Your mention of 'inscrutari' really peaked my interest. You rightly sense that this word isn’t very prestigious, a bit niche, a bit late. But I'm not sure it should completely cede its authenticity: Judging from the TLL, 'inscrutor' appears in Augustine, and he is clearly fond of the derivative adjective 'inscrutabilis', which appears to have been far more popular.

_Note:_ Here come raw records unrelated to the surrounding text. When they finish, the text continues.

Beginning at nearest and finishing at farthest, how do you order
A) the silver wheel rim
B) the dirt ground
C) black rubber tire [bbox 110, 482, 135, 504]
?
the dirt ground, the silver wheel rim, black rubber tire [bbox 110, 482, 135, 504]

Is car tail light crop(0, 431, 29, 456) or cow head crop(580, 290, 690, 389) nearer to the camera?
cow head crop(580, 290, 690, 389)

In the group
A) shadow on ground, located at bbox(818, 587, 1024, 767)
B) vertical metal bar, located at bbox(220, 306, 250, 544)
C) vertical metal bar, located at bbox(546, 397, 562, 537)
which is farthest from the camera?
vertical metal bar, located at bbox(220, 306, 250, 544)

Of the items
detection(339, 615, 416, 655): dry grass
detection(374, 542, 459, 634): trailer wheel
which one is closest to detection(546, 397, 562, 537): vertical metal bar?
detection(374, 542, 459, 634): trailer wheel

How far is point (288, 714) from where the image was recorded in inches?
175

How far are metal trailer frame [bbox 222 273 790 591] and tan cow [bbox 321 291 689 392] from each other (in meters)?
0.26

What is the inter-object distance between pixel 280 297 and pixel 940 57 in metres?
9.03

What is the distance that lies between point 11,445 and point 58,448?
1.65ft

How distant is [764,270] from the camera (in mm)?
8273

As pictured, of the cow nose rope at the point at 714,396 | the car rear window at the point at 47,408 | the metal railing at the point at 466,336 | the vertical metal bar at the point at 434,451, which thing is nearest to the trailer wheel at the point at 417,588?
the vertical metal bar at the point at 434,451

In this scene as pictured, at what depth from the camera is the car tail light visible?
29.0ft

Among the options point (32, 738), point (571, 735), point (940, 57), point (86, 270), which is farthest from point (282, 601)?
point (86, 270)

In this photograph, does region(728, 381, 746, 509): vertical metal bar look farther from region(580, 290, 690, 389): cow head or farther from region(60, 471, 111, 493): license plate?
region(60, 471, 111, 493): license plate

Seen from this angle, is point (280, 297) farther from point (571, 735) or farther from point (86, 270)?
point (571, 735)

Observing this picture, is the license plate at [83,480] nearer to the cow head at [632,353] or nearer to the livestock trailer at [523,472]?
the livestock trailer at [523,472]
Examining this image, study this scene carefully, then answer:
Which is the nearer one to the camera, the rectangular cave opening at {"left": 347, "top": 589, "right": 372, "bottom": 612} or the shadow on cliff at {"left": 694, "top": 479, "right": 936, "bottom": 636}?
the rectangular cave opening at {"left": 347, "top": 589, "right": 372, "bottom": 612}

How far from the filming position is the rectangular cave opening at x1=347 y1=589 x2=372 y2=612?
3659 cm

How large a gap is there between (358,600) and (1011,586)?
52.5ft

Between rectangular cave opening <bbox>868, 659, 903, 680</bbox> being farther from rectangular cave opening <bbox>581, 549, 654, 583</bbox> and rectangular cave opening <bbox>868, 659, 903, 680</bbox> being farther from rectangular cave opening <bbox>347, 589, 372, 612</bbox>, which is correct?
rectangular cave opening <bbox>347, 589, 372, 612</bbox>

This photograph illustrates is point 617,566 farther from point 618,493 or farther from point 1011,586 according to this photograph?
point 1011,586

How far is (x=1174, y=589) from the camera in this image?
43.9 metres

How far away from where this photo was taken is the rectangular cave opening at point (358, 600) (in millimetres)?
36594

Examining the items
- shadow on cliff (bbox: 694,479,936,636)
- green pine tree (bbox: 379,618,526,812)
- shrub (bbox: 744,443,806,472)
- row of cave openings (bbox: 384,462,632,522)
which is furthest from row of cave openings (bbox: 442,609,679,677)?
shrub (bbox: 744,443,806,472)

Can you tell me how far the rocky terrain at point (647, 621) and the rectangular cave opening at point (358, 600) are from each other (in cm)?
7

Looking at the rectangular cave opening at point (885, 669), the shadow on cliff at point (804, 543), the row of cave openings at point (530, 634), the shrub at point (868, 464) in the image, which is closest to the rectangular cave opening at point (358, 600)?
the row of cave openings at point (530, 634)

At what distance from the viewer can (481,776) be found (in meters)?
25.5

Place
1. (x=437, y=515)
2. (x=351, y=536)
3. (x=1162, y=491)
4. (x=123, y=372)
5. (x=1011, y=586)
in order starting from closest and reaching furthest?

Permit me, Andrew, a perfect digression: As I read the sources, I couldn't help but notice Jerome's translation of Jeremiah 17:9, "Pravum est cor omnium, et inscrutabile : quis cognoscet illud ? ". The Hebrew word that Jerome translates is אנוש. It has a Holam in the Massoretic text, which means "human". That is probably why the Septuagint simply translates it as ἂνθρωπος. Jerome comments, however, that he is reading אנוש with a Shuruk (Comm. in Ierm. 17 V. 9-10), which according to him ought to be translated 'Inscrutabile, sive desperabile'. I haven't an inkling why! I'll look into it soon, probably, as I'm working on a post on Christian Hebraists commening on the Bible.
So: I surmise that it is a late word certainly, and probably not of highborn Latinity; but still a part of the lexicon before Virgil Grammaticus. But you tell me!